3. Every partner is agent of LLP but LLP not bound by unauthorized acts of partners

14.5.3 Every partner of the LLP is regarded as an agent of the LLP. However, the LLP is not bound by the acts of a partner which are not authorised where either this fact is known to the person dealing with the partner or the person does not know or believe the partner to be a partner in the LLP.

B. Formation of a Limited Liability Partnership

An LLP is formed by registration under the Limited Liability Partnerships Act. It must have a minimum of two partners. There is no limit on the number of partners that an LLP may have (see Paragraph 14.3.1 above). The partners can either be individuals or corporations.

C. Relation of partners to each other

1. Relationship governed by LLP agreement

14.5.5 The relationships amongst partners in an LLP are governed by the limited liability partnership agreement. Matters not covered by the LLP agreement are governed by the provisions of the First Schedule of the Limited Liability Partnership Act.

2. Methods through which one can cease being member of LLP

14.5.6 A partner in an LLP can cease to be a member of the LLP in accordance with the LLP agreement or, where there is no agreement on the matter, by giving 30 days’ notice to the other members of his intention to leave the LLP. A partner will also cease to be a partner in an LLP upon death or dissolution. In such an event, the LLP is required to pay to the former partner (or his legal representative or its liquidator) an amount equal to the former partner’s capital contribution to the LLP and the former partner’s share in the accumulated profits of the LLP. The amount is determined as at the date the former partner ceased to be a partner.

D. Registration and Compliance

1. Compliance with the Limited Liability Partnerships Act

14.5.7 Upon registration, LLPs must comply with the provisions of the Limited Liability Partnerships Act and any Rules made under the Act. This includes:

  • annual filing of a declaration of solvency or insolvency;
  • keeping of proper accounts to be made available for inspection by the authorities when required;
  • having a registered office to which all communications and notices may be addressed; and
  • publication of its business name, registration number and limited liability status on it invoices and official correspondences. If the LLP is not carrying on business under its registered name, it must also comply with the provisions of the Business Names Registration Act.

2. Ensure at least one manager of full age and capacity. Manager need not be partner

14.5.8 All LLPs must have at least one manager who is a natural person and who is of full age and capacity. Such a manager must also be ordinarily resident in Singapore. Managers are persons who are concerned in or who take part in the management of the LLP. They need not be a partner of the LLP.
◆ ◆ ◆
In the limited liability partnership text above, reproduce word for word the stretch that begins with the words "An LLP is formed" and ends after the words "individuals or corporations.".

• _Supplied information_:
◆ ◆ ◆
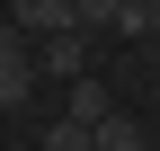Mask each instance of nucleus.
<instances>
[{
	"mask_svg": "<svg viewBox=\"0 0 160 151\" xmlns=\"http://www.w3.org/2000/svg\"><path fill=\"white\" fill-rule=\"evenodd\" d=\"M36 98V45L0 18V107H27Z\"/></svg>",
	"mask_w": 160,
	"mask_h": 151,
	"instance_id": "obj_1",
	"label": "nucleus"
},
{
	"mask_svg": "<svg viewBox=\"0 0 160 151\" xmlns=\"http://www.w3.org/2000/svg\"><path fill=\"white\" fill-rule=\"evenodd\" d=\"M80 71H89V27L36 36V80H80Z\"/></svg>",
	"mask_w": 160,
	"mask_h": 151,
	"instance_id": "obj_2",
	"label": "nucleus"
},
{
	"mask_svg": "<svg viewBox=\"0 0 160 151\" xmlns=\"http://www.w3.org/2000/svg\"><path fill=\"white\" fill-rule=\"evenodd\" d=\"M9 27L36 45V36H62V27H80V18H71V0H9Z\"/></svg>",
	"mask_w": 160,
	"mask_h": 151,
	"instance_id": "obj_3",
	"label": "nucleus"
},
{
	"mask_svg": "<svg viewBox=\"0 0 160 151\" xmlns=\"http://www.w3.org/2000/svg\"><path fill=\"white\" fill-rule=\"evenodd\" d=\"M107 116H116V98H107V80H89V71H80V80H71V124H89V134H98Z\"/></svg>",
	"mask_w": 160,
	"mask_h": 151,
	"instance_id": "obj_4",
	"label": "nucleus"
},
{
	"mask_svg": "<svg viewBox=\"0 0 160 151\" xmlns=\"http://www.w3.org/2000/svg\"><path fill=\"white\" fill-rule=\"evenodd\" d=\"M89 151H151V134H142L133 116H107V124L89 134Z\"/></svg>",
	"mask_w": 160,
	"mask_h": 151,
	"instance_id": "obj_5",
	"label": "nucleus"
},
{
	"mask_svg": "<svg viewBox=\"0 0 160 151\" xmlns=\"http://www.w3.org/2000/svg\"><path fill=\"white\" fill-rule=\"evenodd\" d=\"M36 151H89V124H71V116H53V124H45V142H36Z\"/></svg>",
	"mask_w": 160,
	"mask_h": 151,
	"instance_id": "obj_6",
	"label": "nucleus"
},
{
	"mask_svg": "<svg viewBox=\"0 0 160 151\" xmlns=\"http://www.w3.org/2000/svg\"><path fill=\"white\" fill-rule=\"evenodd\" d=\"M133 9H160V0H133Z\"/></svg>",
	"mask_w": 160,
	"mask_h": 151,
	"instance_id": "obj_7",
	"label": "nucleus"
},
{
	"mask_svg": "<svg viewBox=\"0 0 160 151\" xmlns=\"http://www.w3.org/2000/svg\"><path fill=\"white\" fill-rule=\"evenodd\" d=\"M151 36H160V9H151Z\"/></svg>",
	"mask_w": 160,
	"mask_h": 151,
	"instance_id": "obj_8",
	"label": "nucleus"
}]
</instances>
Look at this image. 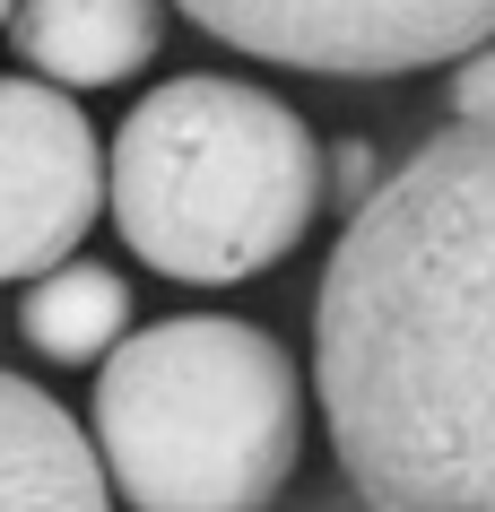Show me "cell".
<instances>
[{"mask_svg":"<svg viewBox=\"0 0 495 512\" xmlns=\"http://www.w3.org/2000/svg\"><path fill=\"white\" fill-rule=\"evenodd\" d=\"M313 382L365 512H495V113L443 122L348 209Z\"/></svg>","mask_w":495,"mask_h":512,"instance_id":"obj_1","label":"cell"},{"mask_svg":"<svg viewBox=\"0 0 495 512\" xmlns=\"http://www.w3.org/2000/svg\"><path fill=\"white\" fill-rule=\"evenodd\" d=\"M105 200L157 278L244 287L304 243L322 209V148L304 113L252 79H165L113 139Z\"/></svg>","mask_w":495,"mask_h":512,"instance_id":"obj_2","label":"cell"},{"mask_svg":"<svg viewBox=\"0 0 495 512\" xmlns=\"http://www.w3.org/2000/svg\"><path fill=\"white\" fill-rule=\"evenodd\" d=\"M296 443V356L252 322L174 313L96 365V452L131 512H270Z\"/></svg>","mask_w":495,"mask_h":512,"instance_id":"obj_3","label":"cell"},{"mask_svg":"<svg viewBox=\"0 0 495 512\" xmlns=\"http://www.w3.org/2000/svg\"><path fill=\"white\" fill-rule=\"evenodd\" d=\"M200 35L313 79H409L495 44V0H174Z\"/></svg>","mask_w":495,"mask_h":512,"instance_id":"obj_4","label":"cell"},{"mask_svg":"<svg viewBox=\"0 0 495 512\" xmlns=\"http://www.w3.org/2000/svg\"><path fill=\"white\" fill-rule=\"evenodd\" d=\"M105 209V148L53 79H0V287L61 270Z\"/></svg>","mask_w":495,"mask_h":512,"instance_id":"obj_5","label":"cell"},{"mask_svg":"<svg viewBox=\"0 0 495 512\" xmlns=\"http://www.w3.org/2000/svg\"><path fill=\"white\" fill-rule=\"evenodd\" d=\"M0 512H113L105 452L27 374H0Z\"/></svg>","mask_w":495,"mask_h":512,"instance_id":"obj_6","label":"cell"},{"mask_svg":"<svg viewBox=\"0 0 495 512\" xmlns=\"http://www.w3.org/2000/svg\"><path fill=\"white\" fill-rule=\"evenodd\" d=\"M157 0H18L9 35L53 87H122L157 53Z\"/></svg>","mask_w":495,"mask_h":512,"instance_id":"obj_7","label":"cell"},{"mask_svg":"<svg viewBox=\"0 0 495 512\" xmlns=\"http://www.w3.org/2000/svg\"><path fill=\"white\" fill-rule=\"evenodd\" d=\"M18 330H27V348L53 356V365H105V356L131 339V287H122V270H105V261H61V270L27 278Z\"/></svg>","mask_w":495,"mask_h":512,"instance_id":"obj_8","label":"cell"},{"mask_svg":"<svg viewBox=\"0 0 495 512\" xmlns=\"http://www.w3.org/2000/svg\"><path fill=\"white\" fill-rule=\"evenodd\" d=\"M443 105H452V122H478V113H495V44H478L469 61H452Z\"/></svg>","mask_w":495,"mask_h":512,"instance_id":"obj_9","label":"cell"},{"mask_svg":"<svg viewBox=\"0 0 495 512\" xmlns=\"http://www.w3.org/2000/svg\"><path fill=\"white\" fill-rule=\"evenodd\" d=\"M330 200H339V209H365V200H374V191H383V165H374V148H365V139H339V148H330Z\"/></svg>","mask_w":495,"mask_h":512,"instance_id":"obj_10","label":"cell"},{"mask_svg":"<svg viewBox=\"0 0 495 512\" xmlns=\"http://www.w3.org/2000/svg\"><path fill=\"white\" fill-rule=\"evenodd\" d=\"M9 9H18V0H0V27H9Z\"/></svg>","mask_w":495,"mask_h":512,"instance_id":"obj_11","label":"cell"}]
</instances>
◆ ◆ ◆
• _The response_:
An LLP is formed by registration under the Limited Liability Partnerships Act. It must have a minimum of two partners. There is no limit on the number of partners that an LLP may have (see Paragraph 14.3.1 above). The partners can either be individuals or corporations.